Barnett was Woodford’s right-hand man when the fallen star worked at Invesco, and retained many of his top shareholdings and strategies there.

The association had led to a flood of investors moving their money out of his funds.

On Friday, he stressed he had cut the amount of hard-to-sell stocks and boosted liquidity in the run-up to Christmas.

Over £1 billion was yanked from Barnet’s Invesco Income, High Income, and UK Strategic Income funds between September and December, accelerating so quickly that £100 million was leaving his funds every week in November alone.

That took the total leaving his funds in 2019 to a mammoth £2.7 billion.

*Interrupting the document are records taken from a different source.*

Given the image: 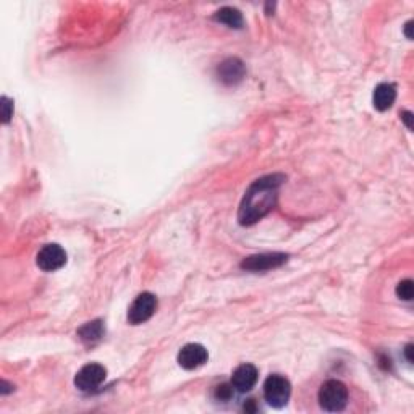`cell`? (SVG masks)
Instances as JSON below:
<instances>
[{
    "instance_id": "cell-1",
    "label": "cell",
    "mask_w": 414,
    "mask_h": 414,
    "mask_svg": "<svg viewBox=\"0 0 414 414\" xmlns=\"http://www.w3.org/2000/svg\"><path fill=\"white\" fill-rule=\"evenodd\" d=\"M287 180L280 173L274 175H265L258 178L248 191L244 193V198L238 209V221L242 225H253L259 222L260 219L267 216L272 211L275 202H277L279 188Z\"/></svg>"
},
{
    "instance_id": "cell-2",
    "label": "cell",
    "mask_w": 414,
    "mask_h": 414,
    "mask_svg": "<svg viewBox=\"0 0 414 414\" xmlns=\"http://www.w3.org/2000/svg\"><path fill=\"white\" fill-rule=\"evenodd\" d=\"M319 403L322 410L337 413L348 405V388L340 380H327L319 390Z\"/></svg>"
},
{
    "instance_id": "cell-3",
    "label": "cell",
    "mask_w": 414,
    "mask_h": 414,
    "mask_svg": "<svg viewBox=\"0 0 414 414\" xmlns=\"http://www.w3.org/2000/svg\"><path fill=\"white\" fill-rule=\"evenodd\" d=\"M291 395V385L288 379L280 374L269 376L264 382V398L272 408H283Z\"/></svg>"
},
{
    "instance_id": "cell-4",
    "label": "cell",
    "mask_w": 414,
    "mask_h": 414,
    "mask_svg": "<svg viewBox=\"0 0 414 414\" xmlns=\"http://www.w3.org/2000/svg\"><path fill=\"white\" fill-rule=\"evenodd\" d=\"M157 309V298L149 291L138 295L136 300L133 301L130 309H128V322L133 325L145 324L154 316Z\"/></svg>"
},
{
    "instance_id": "cell-5",
    "label": "cell",
    "mask_w": 414,
    "mask_h": 414,
    "mask_svg": "<svg viewBox=\"0 0 414 414\" xmlns=\"http://www.w3.org/2000/svg\"><path fill=\"white\" fill-rule=\"evenodd\" d=\"M105 376L107 371L104 366L97 364V362H89L76 372L75 385L81 392H93L97 387H101V383L105 380Z\"/></svg>"
},
{
    "instance_id": "cell-6",
    "label": "cell",
    "mask_w": 414,
    "mask_h": 414,
    "mask_svg": "<svg viewBox=\"0 0 414 414\" xmlns=\"http://www.w3.org/2000/svg\"><path fill=\"white\" fill-rule=\"evenodd\" d=\"M36 263H38V267L43 269L44 272H55V270L62 269L66 264V253L60 244H45L38 253Z\"/></svg>"
},
{
    "instance_id": "cell-7",
    "label": "cell",
    "mask_w": 414,
    "mask_h": 414,
    "mask_svg": "<svg viewBox=\"0 0 414 414\" xmlns=\"http://www.w3.org/2000/svg\"><path fill=\"white\" fill-rule=\"evenodd\" d=\"M288 256L282 253H270V254H258L246 258L242 263V269L249 270V272H264V270H270L287 263Z\"/></svg>"
},
{
    "instance_id": "cell-8",
    "label": "cell",
    "mask_w": 414,
    "mask_h": 414,
    "mask_svg": "<svg viewBox=\"0 0 414 414\" xmlns=\"http://www.w3.org/2000/svg\"><path fill=\"white\" fill-rule=\"evenodd\" d=\"M177 360H178V364H180L183 369L193 371L206 364L209 360V355H207V350L204 348L202 345L188 343L183 346L180 353H178Z\"/></svg>"
},
{
    "instance_id": "cell-9",
    "label": "cell",
    "mask_w": 414,
    "mask_h": 414,
    "mask_svg": "<svg viewBox=\"0 0 414 414\" xmlns=\"http://www.w3.org/2000/svg\"><path fill=\"white\" fill-rule=\"evenodd\" d=\"M217 75H219V80H221L223 84L232 86V84H238L239 81L244 78V75H246V68H244V64L242 60L237 57H232V59L223 60V62L219 65Z\"/></svg>"
},
{
    "instance_id": "cell-10",
    "label": "cell",
    "mask_w": 414,
    "mask_h": 414,
    "mask_svg": "<svg viewBox=\"0 0 414 414\" xmlns=\"http://www.w3.org/2000/svg\"><path fill=\"white\" fill-rule=\"evenodd\" d=\"M258 377L259 371L254 364H242L233 371L232 387L242 393L249 392L258 383Z\"/></svg>"
},
{
    "instance_id": "cell-11",
    "label": "cell",
    "mask_w": 414,
    "mask_h": 414,
    "mask_svg": "<svg viewBox=\"0 0 414 414\" xmlns=\"http://www.w3.org/2000/svg\"><path fill=\"white\" fill-rule=\"evenodd\" d=\"M397 99V88L392 83H380L374 89V96H372V102L377 110L385 112L395 104Z\"/></svg>"
},
{
    "instance_id": "cell-12",
    "label": "cell",
    "mask_w": 414,
    "mask_h": 414,
    "mask_svg": "<svg viewBox=\"0 0 414 414\" xmlns=\"http://www.w3.org/2000/svg\"><path fill=\"white\" fill-rule=\"evenodd\" d=\"M214 20L219 23L227 24L228 28H235V29L243 28V15L239 13V10L233 7H223L221 10H217V12L214 13Z\"/></svg>"
},
{
    "instance_id": "cell-13",
    "label": "cell",
    "mask_w": 414,
    "mask_h": 414,
    "mask_svg": "<svg viewBox=\"0 0 414 414\" xmlns=\"http://www.w3.org/2000/svg\"><path fill=\"white\" fill-rule=\"evenodd\" d=\"M105 334V327L102 320H93L84 324L81 329L78 330V337L84 343H94V341L101 340Z\"/></svg>"
},
{
    "instance_id": "cell-14",
    "label": "cell",
    "mask_w": 414,
    "mask_h": 414,
    "mask_svg": "<svg viewBox=\"0 0 414 414\" xmlns=\"http://www.w3.org/2000/svg\"><path fill=\"white\" fill-rule=\"evenodd\" d=\"M397 296L400 300L411 301L413 296H414V283H413V280H410V279L401 280V282L397 285Z\"/></svg>"
},
{
    "instance_id": "cell-15",
    "label": "cell",
    "mask_w": 414,
    "mask_h": 414,
    "mask_svg": "<svg viewBox=\"0 0 414 414\" xmlns=\"http://www.w3.org/2000/svg\"><path fill=\"white\" fill-rule=\"evenodd\" d=\"M232 395H233V387L227 385V383H222V385L216 387V390H214V397H216V400L219 401H227L232 398Z\"/></svg>"
},
{
    "instance_id": "cell-16",
    "label": "cell",
    "mask_w": 414,
    "mask_h": 414,
    "mask_svg": "<svg viewBox=\"0 0 414 414\" xmlns=\"http://www.w3.org/2000/svg\"><path fill=\"white\" fill-rule=\"evenodd\" d=\"M2 121L3 124H8L10 119H12V114H13V104L12 101L8 99V97H2Z\"/></svg>"
},
{
    "instance_id": "cell-17",
    "label": "cell",
    "mask_w": 414,
    "mask_h": 414,
    "mask_svg": "<svg viewBox=\"0 0 414 414\" xmlns=\"http://www.w3.org/2000/svg\"><path fill=\"white\" fill-rule=\"evenodd\" d=\"M401 120L405 121V125L408 128H410V130H413V114H411V112H408V110L403 112V114H401Z\"/></svg>"
},
{
    "instance_id": "cell-18",
    "label": "cell",
    "mask_w": 414,
    "mask_h": 414,
    "mask_svg": "<svg viewBox=\"0 0 414 414\" xmlns=\"http://www.w3.org/2000/svg\"><path fill=\"white\" fill-rule=\"evenodd\" d=\"M414 346L413 345H406V348H405V357H406V361L408 362H413L414 361V357H413V350Z\"/></svg>"
},
{
    "instance_id": "cell-19",
    "label": "cell",
    "mask_w": 414,
    "mask_h": 414,
    "mask_svg": "<svg viewBox=\"0 0 414 414\" xmlns=\"http://www.w3.org/2000/svg\"><path fill=\"white\" fill-rule=\"evenodd\" d=\"M411 29H413V20H410V22H408V23L405 24V36H406L408 39H413Z\"/></svg>"
}]
</instances>
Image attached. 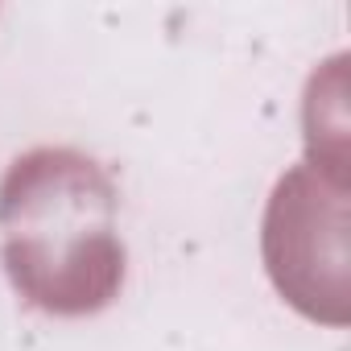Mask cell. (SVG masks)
<instances>
[{
    "instance_id": "6da1fadb",
    "label": "cell",
    "mask_w": 351,
    "mask_h": 351,
    "mask_svg": "<svg viewBox=\"0 0 351 351\" xmlns=\"http://www.w3.org/2000/svg\"><path fill=\"white\" fill-rule=\"evenodd\" d=\"M116 182L66 145L21 153L0 178V261L42 314L87 318L120 298L124 240Z\"/></svg>"
},
{
    "instance_id": "7a4b0ae2",
    "label": "cell",
    "mask_w": 351,
    "mask_h": 351,
    "mask_svg": "<svg viewBox=\"0 0 351 351\" xmlns=\"http://www.w3.org/2000/svg\"><path fill=\"white\" fill-rule=\"evenodd\" d=\"M265 269L277 293L314 322L347 326V182L293 165L265 207Z\"/></svg>"
}]
</instances>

Woodford’s flagship Equity Income Fund was shut to redemptions in July after he could not meet a request to withdraw £200 million from a large investor due to his fund being locked up in hard-to-sell stocks.

The closure triggered a regulatory crisis and the collapse of Woodford’s empire.

Barnett wrote to customers today insisting there were no areas of the fund “wholly and unavoidably illiquid” and that liquidity of the vehicles was “very closely managed”.

“That a very small proportion of stocks may prove to be less liquid than others is inevitable. However, we continue to manage the funds, fully cognisant of the demands of a continually changing environment, with the aim of delivering the best possible outcome for customers,” he said.

He inherited Invesco’s High Income and Income Funds when Woodford left in 2014 to set up his doomed Woodford Investment Management firm.

Seeking to calm fears of a liquidity crisis, Barnett said the proportion of stocks which could be sold within a month had risen to nearly 70% of the £3 billion Income fund and 57% of the £6 billion High Income fund.

Invesco was sacked as manager of the Edinburgh Investment Trust, which Barnett ran, in December after falling short of benchmarks.

In November Morningstar cut the rating on his funds over its exposure to small and illiquid stocks. The downgrade is likely to have accelerated the withdrawals.